This is my thought about the layers of computation in Machine Learning while porting The Little Learner to Gleam .
- Bit-Level Representation: At the lowest level, data is stored as bits in memory. However, direct manipulation at this level is rarely necessary in modern ML. I learned how flat binary tensors are represented in memory and how to manipulate bit arrays for performing arithmetic operations on tensors.
- Arithmetic Operations: Higher-level abstractions allow for operations on tensor objects without manual bit manipulation. These tensors represent multi-dimensional arrays of numbers, which can be integers or floating-point values. A important concept is that how the operations are extended to apply to tensors of certain shapes, rather than just apply to numbers.

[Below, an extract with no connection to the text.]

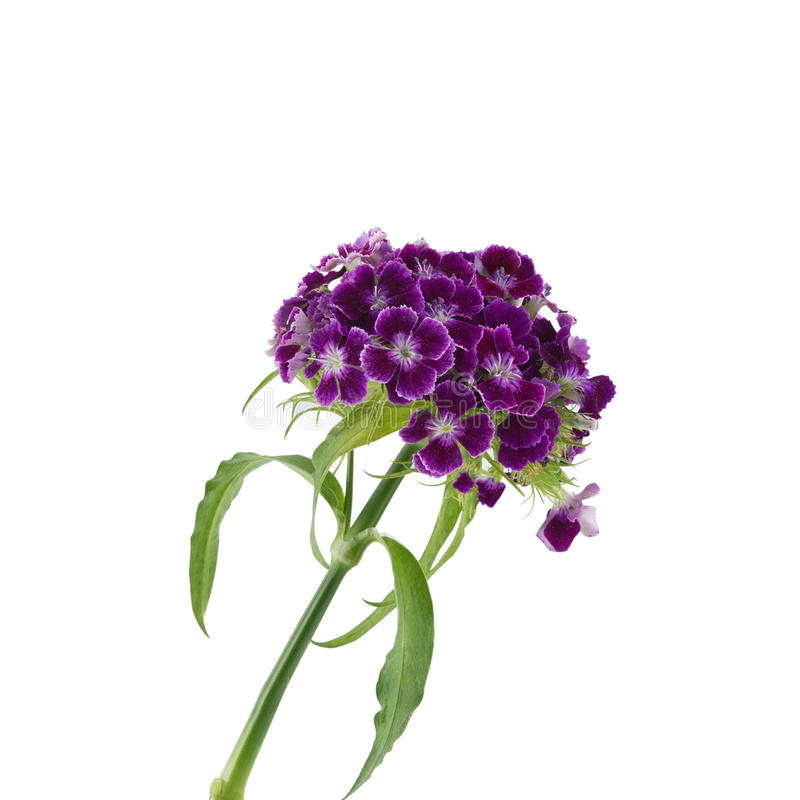 Flores dulces púrpuras de Guillermo fotografía de archivo libre de regalías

- Automatic Differentiation: This layer use a dual data structure
#(tensor, link)
to connect a tensor with its generating function. This structure is crucial for backpropagation, where gradients are computed via the chain rule. Nodes in the graph represent operations, while edges represent tensors flowing between operations. - Differentiable Data and Model Parameters: A tensor, by nature of its operations and structure, is differentiable. Any list or sequence of tensors adhering to the operations defined is also differentiable. At the top of the computation tier, differentiable data (which generally represent model parameters) are passed to gradient descent or other optimization functions. These are updated during training using optimization algorithms based on gradients calculated through the lower layers.